# Records from a dataset
· · ·
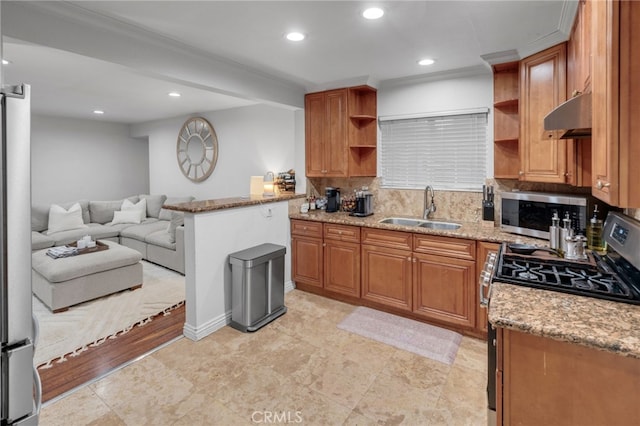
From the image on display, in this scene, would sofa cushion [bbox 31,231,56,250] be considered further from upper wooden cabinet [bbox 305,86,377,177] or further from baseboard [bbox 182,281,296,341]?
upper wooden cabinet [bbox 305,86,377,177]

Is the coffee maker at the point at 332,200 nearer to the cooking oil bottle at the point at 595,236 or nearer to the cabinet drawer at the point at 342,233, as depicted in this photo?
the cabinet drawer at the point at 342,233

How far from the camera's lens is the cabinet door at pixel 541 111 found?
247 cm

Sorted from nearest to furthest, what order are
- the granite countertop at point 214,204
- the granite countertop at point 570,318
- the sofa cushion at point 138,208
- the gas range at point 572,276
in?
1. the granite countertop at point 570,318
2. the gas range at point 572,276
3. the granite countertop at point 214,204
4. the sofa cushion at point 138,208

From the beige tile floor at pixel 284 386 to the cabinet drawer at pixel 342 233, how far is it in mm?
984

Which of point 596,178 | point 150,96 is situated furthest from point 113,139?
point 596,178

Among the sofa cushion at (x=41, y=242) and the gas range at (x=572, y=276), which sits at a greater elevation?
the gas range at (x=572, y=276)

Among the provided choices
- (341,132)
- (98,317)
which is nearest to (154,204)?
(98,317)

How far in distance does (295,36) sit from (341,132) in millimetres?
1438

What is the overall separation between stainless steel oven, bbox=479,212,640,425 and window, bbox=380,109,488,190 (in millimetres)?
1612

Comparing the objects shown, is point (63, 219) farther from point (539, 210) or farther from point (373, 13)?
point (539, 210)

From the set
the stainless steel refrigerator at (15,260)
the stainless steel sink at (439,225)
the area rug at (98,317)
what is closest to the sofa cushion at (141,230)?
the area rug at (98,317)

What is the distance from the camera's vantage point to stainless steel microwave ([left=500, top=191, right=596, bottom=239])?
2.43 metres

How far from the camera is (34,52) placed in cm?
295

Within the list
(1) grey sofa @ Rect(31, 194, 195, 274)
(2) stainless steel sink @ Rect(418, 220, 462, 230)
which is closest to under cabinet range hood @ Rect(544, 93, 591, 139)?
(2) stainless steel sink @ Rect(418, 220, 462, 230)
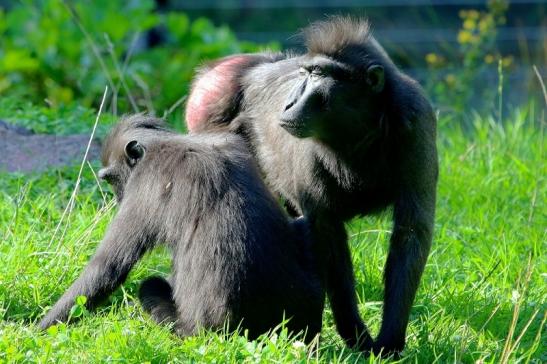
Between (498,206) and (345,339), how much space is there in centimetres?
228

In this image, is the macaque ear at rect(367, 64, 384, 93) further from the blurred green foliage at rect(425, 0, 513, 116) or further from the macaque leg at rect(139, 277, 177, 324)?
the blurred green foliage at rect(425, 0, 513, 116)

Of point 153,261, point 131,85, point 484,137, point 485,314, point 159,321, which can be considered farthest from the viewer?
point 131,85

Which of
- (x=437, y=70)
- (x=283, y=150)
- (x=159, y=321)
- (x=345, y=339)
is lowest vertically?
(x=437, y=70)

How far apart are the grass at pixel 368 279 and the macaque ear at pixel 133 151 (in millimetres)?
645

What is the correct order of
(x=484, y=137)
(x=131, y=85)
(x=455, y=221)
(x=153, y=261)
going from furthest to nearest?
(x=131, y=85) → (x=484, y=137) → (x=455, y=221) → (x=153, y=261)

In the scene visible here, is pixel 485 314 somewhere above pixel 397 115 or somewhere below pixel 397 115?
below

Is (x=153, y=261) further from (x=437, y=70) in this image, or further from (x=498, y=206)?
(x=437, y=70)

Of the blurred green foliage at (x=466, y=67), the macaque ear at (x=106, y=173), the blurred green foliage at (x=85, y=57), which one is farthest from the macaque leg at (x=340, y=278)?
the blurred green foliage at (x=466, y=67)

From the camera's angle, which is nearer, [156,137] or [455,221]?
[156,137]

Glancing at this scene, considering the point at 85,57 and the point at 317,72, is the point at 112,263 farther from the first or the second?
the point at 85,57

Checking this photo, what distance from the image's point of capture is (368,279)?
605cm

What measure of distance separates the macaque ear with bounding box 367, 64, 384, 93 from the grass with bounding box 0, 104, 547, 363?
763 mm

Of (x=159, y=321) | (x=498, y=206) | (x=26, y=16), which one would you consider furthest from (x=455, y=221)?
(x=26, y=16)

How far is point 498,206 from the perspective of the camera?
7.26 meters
· · ·
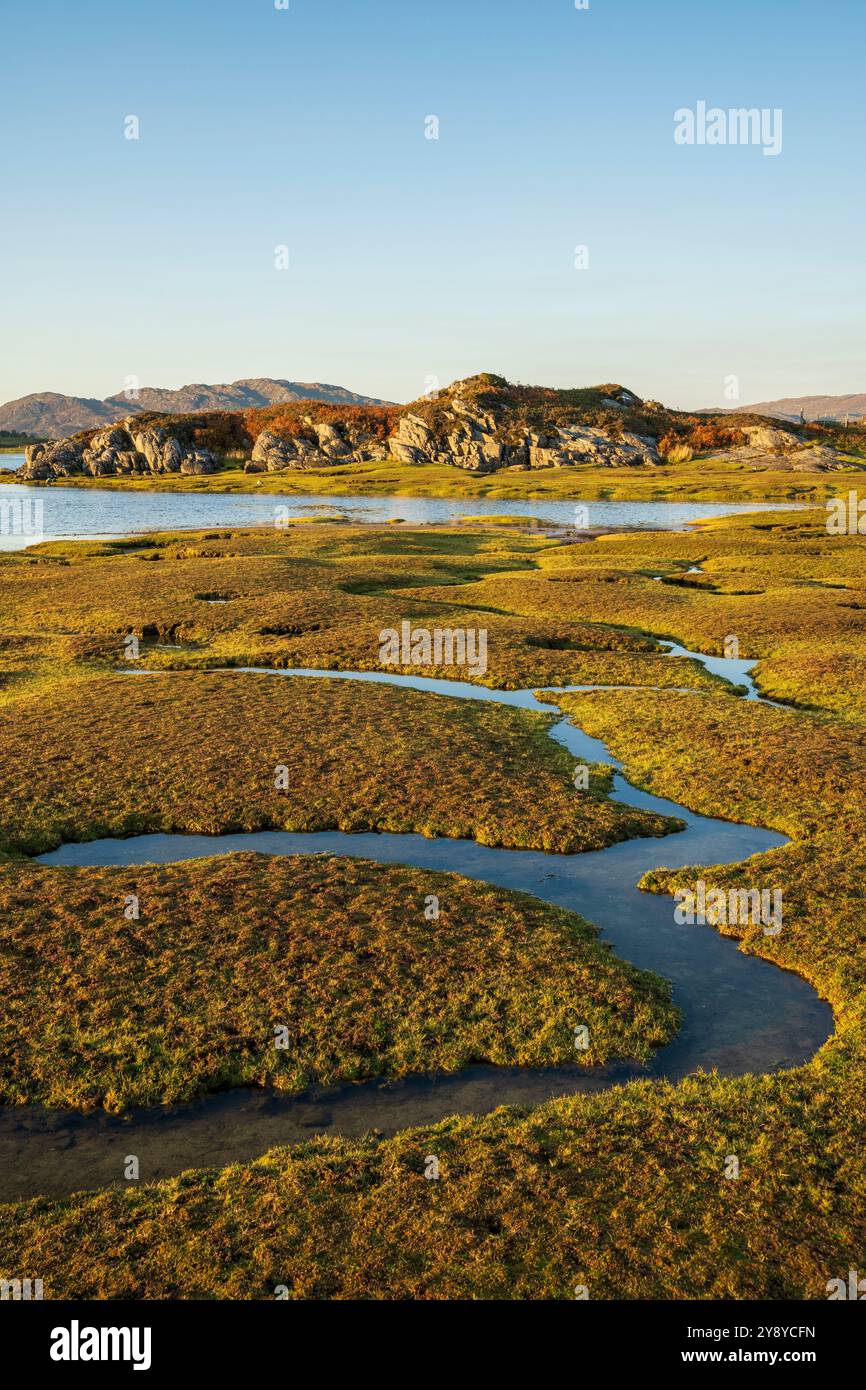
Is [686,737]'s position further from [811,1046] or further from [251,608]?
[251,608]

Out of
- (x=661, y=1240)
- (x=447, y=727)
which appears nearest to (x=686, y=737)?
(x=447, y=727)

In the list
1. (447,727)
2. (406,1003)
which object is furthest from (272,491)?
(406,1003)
· · ·
# What is expected
Pick out every line in the rows above that contains the string "foliage", treating uppercase and lowercase as distinct.

# Worked answer
In this image, is the macaque ear at rect(367, 64, 384, 93) further from the blurred green foliage at rect(425, 0, 513, 116) or further from the macaque leg at rect(139, 277, 177, 324)?
the blurred green foliage at rect(425, 0, 513, 116)
Of the blurred green foliage at (x=466, y=67), the macaque ear at (x=106, y=173), the blurred green foliage at (x=85, y=57), which one is farthest from the macaque leg at (x=340, y=278)?
the blurred green foliage at (x=466, y=67)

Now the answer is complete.